Comprendre les tics tabous et leurs conséquences
Bien que seule une minorité de patients souffre de coprolalie, les représentations médiatiques du syndrome de Gilles de La Tourette se focalisent de manière disproportionnée sur les accès de vulgarité. Ce stéréotype de la « maladie des jurons » dénature la réalité vécue par la plupart des malades.
La coprolalie n'est qu'une forme de tic tabou parmi d'autres. On compte également la copropraxie (gestes obscènes) et les tics non obscènes mais socialement inappropriés, comme des bruits de baisers, des crachats ou le fait de toucher autrui. Baylen Dupree, vedette de l'émission « Baylen Out Loud » (TLC), souffre d'une forme sévère incluant la coprolalie.

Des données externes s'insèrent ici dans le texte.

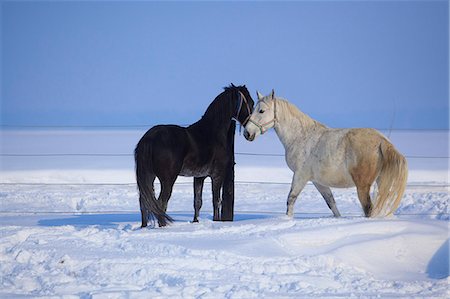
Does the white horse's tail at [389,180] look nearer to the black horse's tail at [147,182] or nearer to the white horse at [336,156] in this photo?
the white horse at [336,156]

Un aspect particulièrement déroutant des tics tabous réside dans leur capacité à être contextuellement pertinents tout en demeurant involontaires. Un patient pourrait par exemple hurler « J'ai une arme ! » lors d'un contrôle de police. Ces tics peuvent être déclenchés par certains stimuli environnementaux, particulièrement en période de stress intense.
Les défis quotidiens des personnes atteintes
Les symptômes de tics tabous sont souvent associés à une gravité clinique accrue du trouble, une plus grande fréquence de comorbidités et des difficultés relationnelles majeures. L'insertion sociale des personnes touchées peut s'avérer précaire, comme le révèlent mes recherches sur la stigmatisation de la coprolalie.
Un préjugé courant veut que les tics révèlent le fond de la pensée de l'individu. En réalité, les tics contraignent souvent les personnes à dire ou à faire précisément ce qu'elles souhaitent le plus éviter. Comme me l'a confié une personne interrogée durant mes travaux : « C'est comme si mon cerveau transformait mes intentions les plus polies en armes cruelles. Sortir devient terrifiant... »
Ces tics socialement inappropriés peuvent attirer une attention malvenue, conduire à l'exclusion, au harcèlement, à des altercations et constituer un obstacle à l'accès à l'emploi. Un autre participant l'a résumé ainsi : « Il n'existe aucun travail où l'on accepterait un aménagement spécifique m'autorisant à injurier mon patron. »
Anticipant ces réactions, de nombreux patients souffrant d'une coprolalie marquée se retirent de la vie publique ou vivent avec le fardeau de devoir sans cesse s'expliquer et sensibiliser leur entourage.
La nécessité d'une meilleure compréhension
Une autre idée reçue est que la coprolalie se manifeste systématiquement par le fait de hurler des obscénités en public. Si tel est le cas pour certains patients comme John Davidson aux BAFTA, d'autres parviennent à réprimer, masquer ou minutieusement contrôler leurs tics en société. Ces deux réalités sont tout aussi éprouvantes l'une que l'autre.
Le stress lié aux tics tabous s'étend au-delà de l'individu. Les membres de la famille des patients affirment fréquemment ressentir un sentiment d'impuissance face à la détresse de leur enfant. Ils se sentent peu soutenus par les institutions scolaires et expérimentent le poids du jugement d'autrui lorsque ces tics se manifestent.
Afin de pouvoir participer pleinement et sereinement à la vie de la cité, les personnes atteintes du syndrome de Gilles de La Tourette, et plus particulièrement celles souffrant de tics tabous, ont besoin de toute la compréhension et le soutien possible. La lutte contre les préjugés demeure un enjeu crucial, d'autant plus lorsque les tics prennent la forme d'insultes ou de calomnies involontaires.